In long-term, prospective clinical trials effective treatment of hypercholesterolemia/ dyslipidemia has consistently been associated with a reduction in the risk of CAD.

Treatment with PRAVACHOL has been shown to reduce circulating Total-C, LDL-C, and apolipoprotein B, modestly reduce VLDL-C and triglycerides (TG) while producing increases of variable magnitude in HDL-C and apolipoprotein A. Clinical trials suggest that PRAVACHOL's effect on reducing clinical events appears to incorporate both cholesterol modification and some ancillary mechanism.

Pravastatin has complex pharmacokinetic characteristics.

Protein binding of pravastatin is approximately 50%. The plasma elimination half-life of pravastatin is between 1.5 and 2 hours (2.5-3 hours in hypercholesterolemic subjects). Approximately 20% of a radiolabelled oral dose is excreted in the urine and 70% in the feces.

After intravenous administration to healthy subjects, approximately 47% of the total drug clearance occurs via renal excretion of intact pravastatin, and about 53% is cleared by non-renal routes, i.e. biliary excretion and biotransformation.

No studies have been carried out in patients with renal insufficiency.

In both normal volunteers and patients with hypercholesterolemia, treatment with PRAVACHOL (pravastatin sodium) reduced total-C, LDL-C, apolipoprotein B, VLDL-C and TG while increasing HDL-C and apolipoprotein A. The mechanism of action of PRAVACHOL (pravastatin sodium) is complex. Inhibition of hepatic VLDL synthesis and/or secretion occurs, leading to a decrease in LDL precursor formation. The reduction in hepatic cellular pools of cholesterol, resulting from the specific and reversible inhibition of HMG-CoA reductase activity, leads to an increase in the fractional catabolic rate of IDL and LDL via increased expression of LDL receptors on the surface of hepatic cells. Through a combination of these and possibly other unknown metabolic effects, a decline in the serum level of cholesterol results.
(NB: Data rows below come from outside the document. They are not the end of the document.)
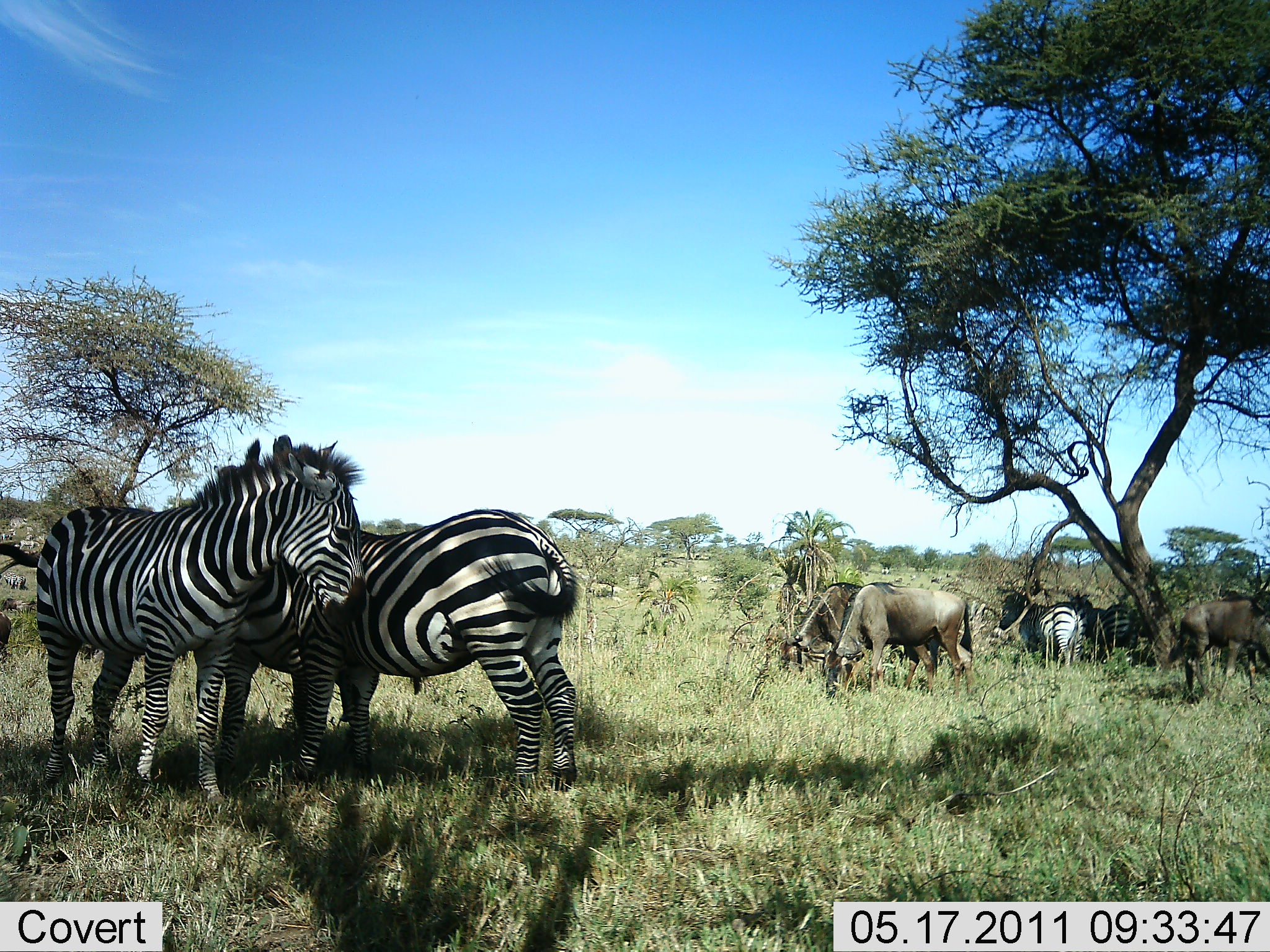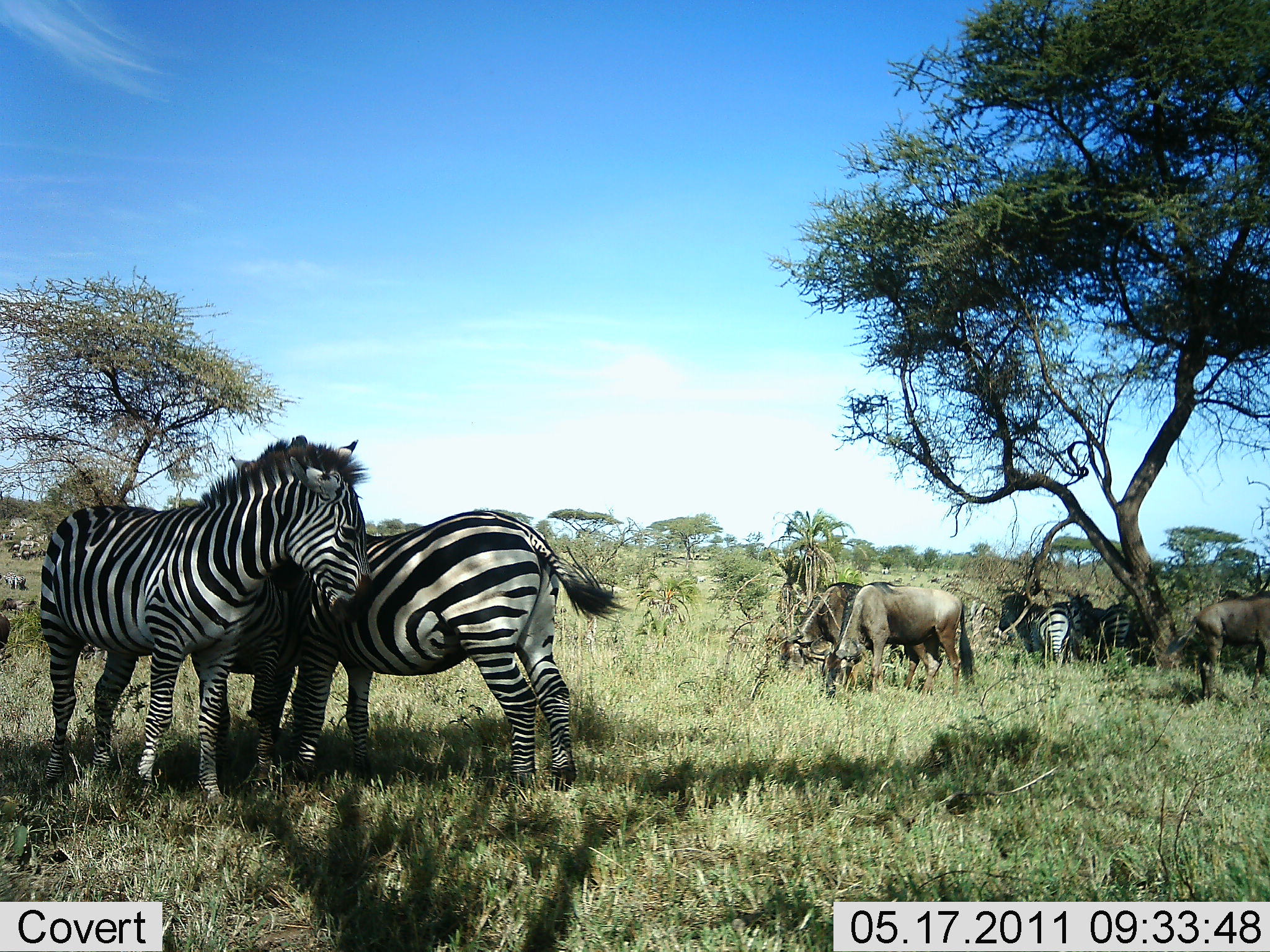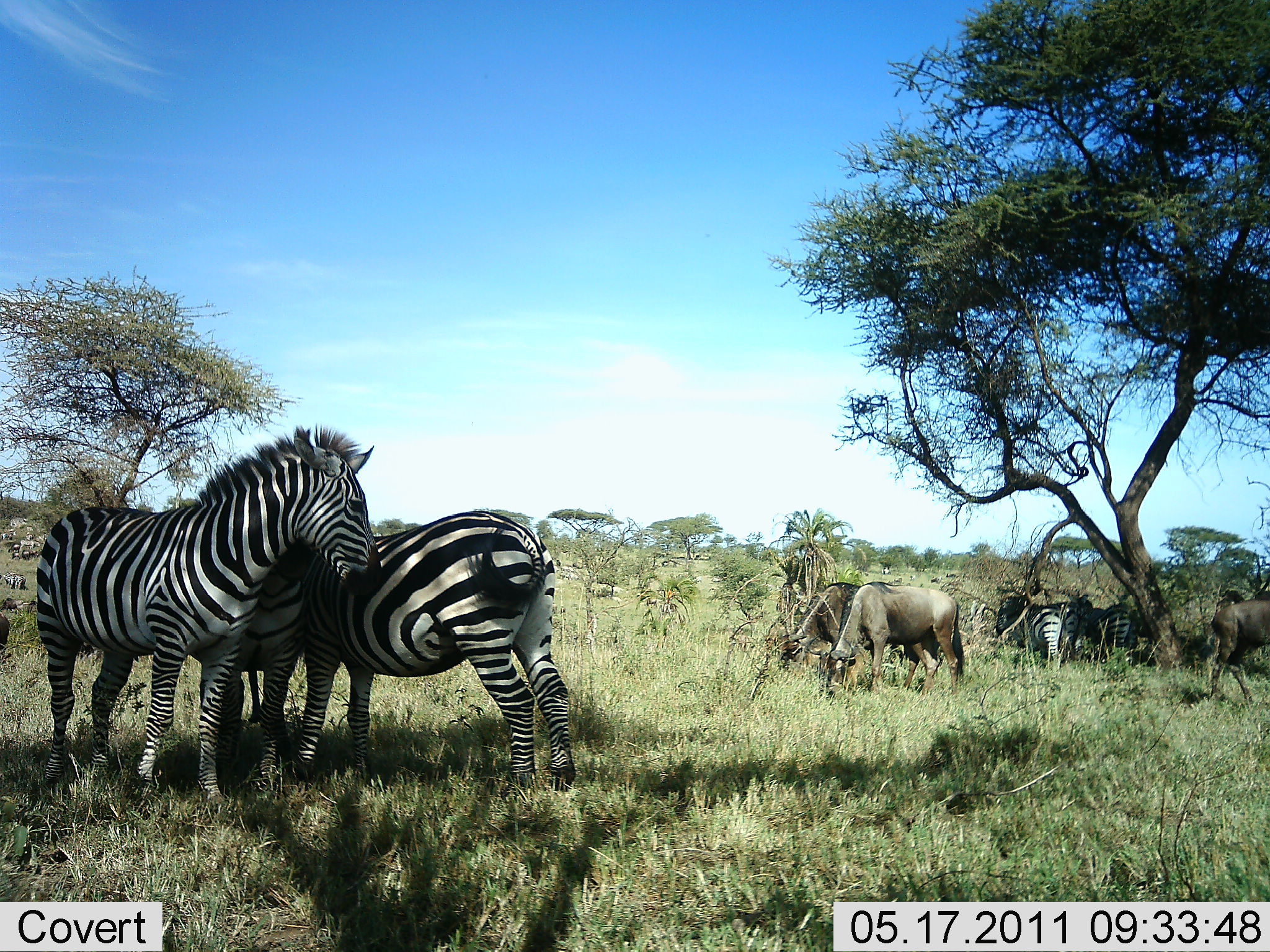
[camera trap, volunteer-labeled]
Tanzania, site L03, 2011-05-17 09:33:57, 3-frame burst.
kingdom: Animalia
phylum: Chordata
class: Mammalia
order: Artiodactyla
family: Bovidae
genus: Connochaetes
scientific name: Connochaetes taurinus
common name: blue wildebeest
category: wildebeest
Wildebeest (blue wildebeest) (Connochaetes taurinus), count 3. Behavior (volunteer vote fractions): standing 64%, resting 0%, moving 9%, interacting 0%. Young present (vote fraction): 0%. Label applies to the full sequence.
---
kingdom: Animalia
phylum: Chordata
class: Mammalia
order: Perissodactyla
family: Equidae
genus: Equus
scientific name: Equus quagga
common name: plains zebra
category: zebra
Zebra (plains zebra) (Equus quagga), count 5. Behavior (volunteer vote fractions): standing 87%, resting 0%, moving 13%, interacting 47%. Young present (vote fraction): 7%. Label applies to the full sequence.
Pravastatin is extensively metabolized. The major metabolite is the 3 α-hydroxy isomer, which has one-tenth to one-fortieth of the inhibitory activity of the parent compound on HMG-CoA reductase.

Only limited experience with the use of statins in children is available. There is no experience to date with the use of PRAVACHOL in such patients. Treatment in these patients is not recommended at this time.

Cholesterol and other products of cholesterol biosynthesis are essential components for fetal development (including synthesis of steroids and cell membranes). Since HMG-CoA reductase inhibitors such as PRAVACHOL (pravastatin sodium) decrease cholesterol synthesis and possibly the synthesis of other biologically active substances derived from cholesterol, they may cause fetal harm when administered to pregnant women. PRAVACHOL should be administered to women of childbearing age only when such patients are highly unlikely to conceive and have been informed of the possible harm. If the patient becomes pregnant while taking PRAVACHOL, the drug should be discontinued immediately and the patient apprised of the potential harm to the fetus. Atherosclerosis being a chronic process, discontinuation of lipid metabolism regulating drugs during pregnancy should have little impact on the outcome of longterm therapy of primary hypercholesterolemia (see Warnings and Precautions, Pregnant Women, Nursing Women).